Somewhere to go in Lincolnshire

by Roy

Our Can-am rider Roy say it would be a great place to visit for a run-out.

Recently I visited the Metheringham Airfield Visitor Centre in Lincolnshire. The centre is dedicated to preserving the memory of the men and women that flew or supported 106 RAF bomber squadron who were based here.

I went on their last open day in 2022, they reopen the last weekend in March 2023. The entrance fee was £5, the highlight of this trip for me was to be able climb aboard their World War Two Douglas Dakota. This aircraft entered RAF service in 1944 for a couple of years, later it flew for several different airlines and last flew in 2001. It is now housed in a purpose – built hanger.

Roy at the controls.

I arrived in the hanger when Brian one of the volunteers was just starting a tour with some other visitors, I was asked to join them. We learned all about the plane and we were allowed into the Dakota and sit in the cockpit and work some controls or sit on the para seats. Brian also told us about the “Flying Nightingale” nurses who flew US casualties from Metheringham back home to the States. They flew 1692 injured US personnel from this airfield alone, two nurses and a doctor accompanied them.

Interesting fact; The guy in the blue top now runs the radio station “Radio Caroline” in the 1960’s this was broadcast from a boat.

The airfield opened in 1943 and closed in 1946. The airfield was mainly used by 106 squadron who flew over 200 missions with Lancaster bombers in just over 19 months with a loss of 59 aircraft. The Dakota used Pratt and Whitney radial engines and the centre has recently been given a spare engine, this was very interesting to look at.
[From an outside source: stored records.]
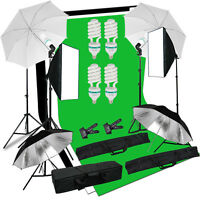 Photo Studio Continuous Softbox Umbrella Lighting Backdrop Light Stand Set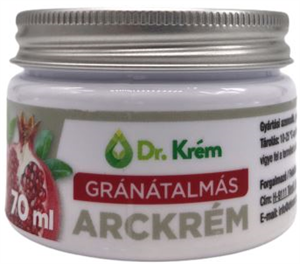 Dr. Krém Gránátalmás Arckrém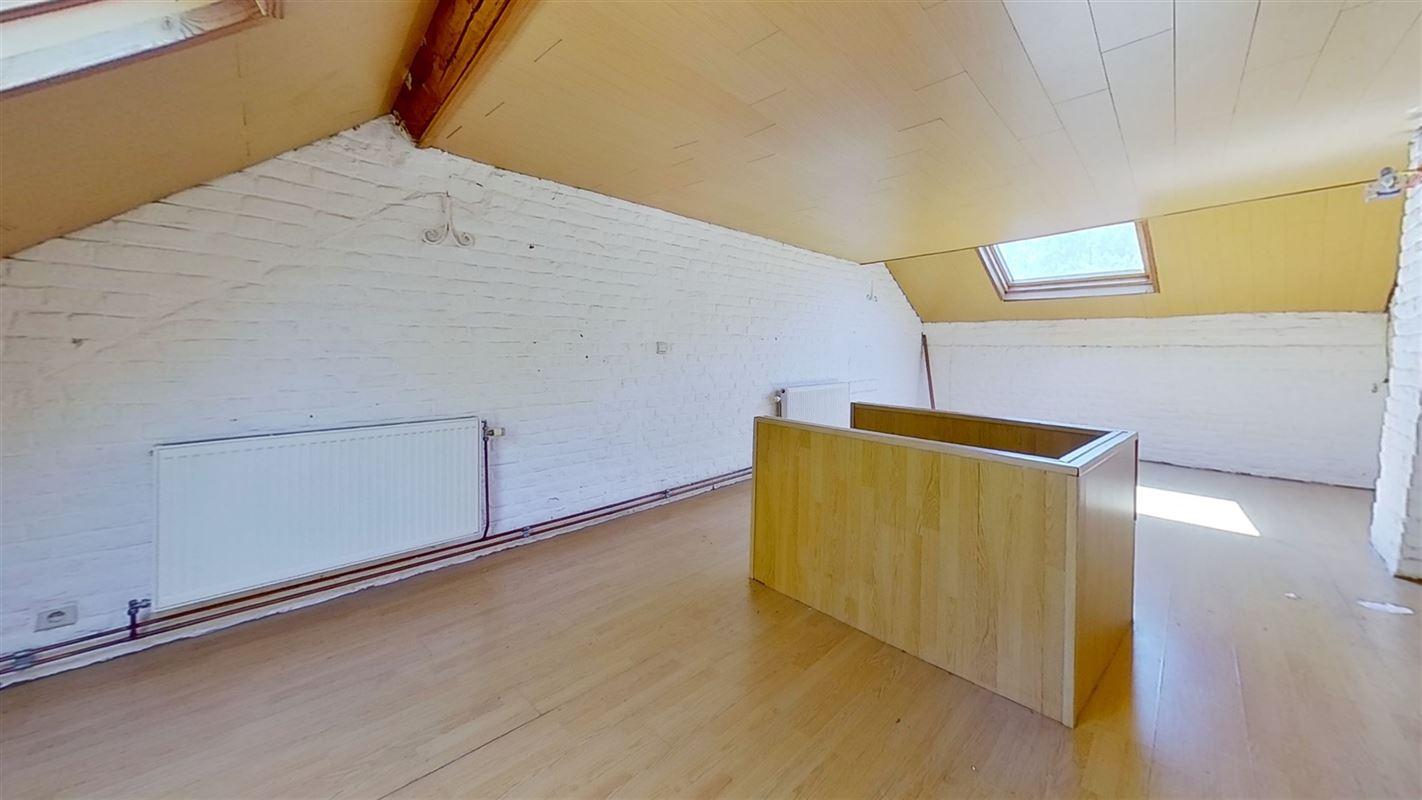Image 10 : Maison à 4020 JUPILLE-SUR-MEUSE (Belgique) - Prix 120.000 €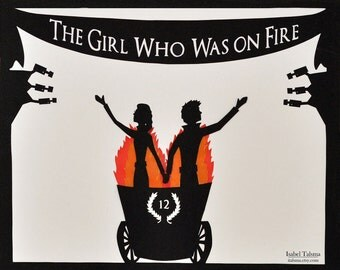 SALE * Girl Who Was On Fire Hunger Games Original Paper Silhouette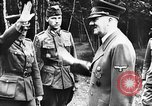 Image of Wolfsschanze East Prussia, 1942, second 47 stock footage video 65675053436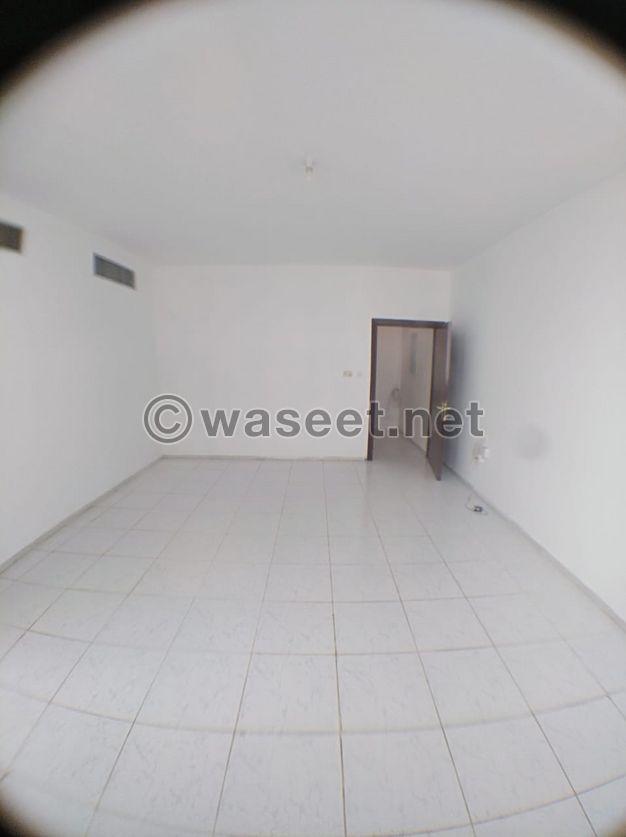 studio for rent in el nasr street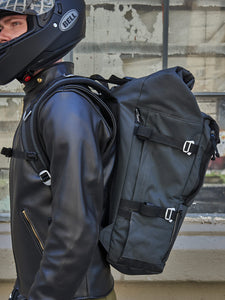 Life Behind Bars Peloton Asphalt Backpack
There is more to see plus a coffee shop which does light snacks.

The centre is well worth a visit, the team of volunteers are helpful and friendly, for more details see—–

Interesting fact; The wavey white lines by the plane these are made by petrol in tubes either side of the runway, when it was foggy these were light the heat lifted the fog 30 or so feet and the pilots could see where to land.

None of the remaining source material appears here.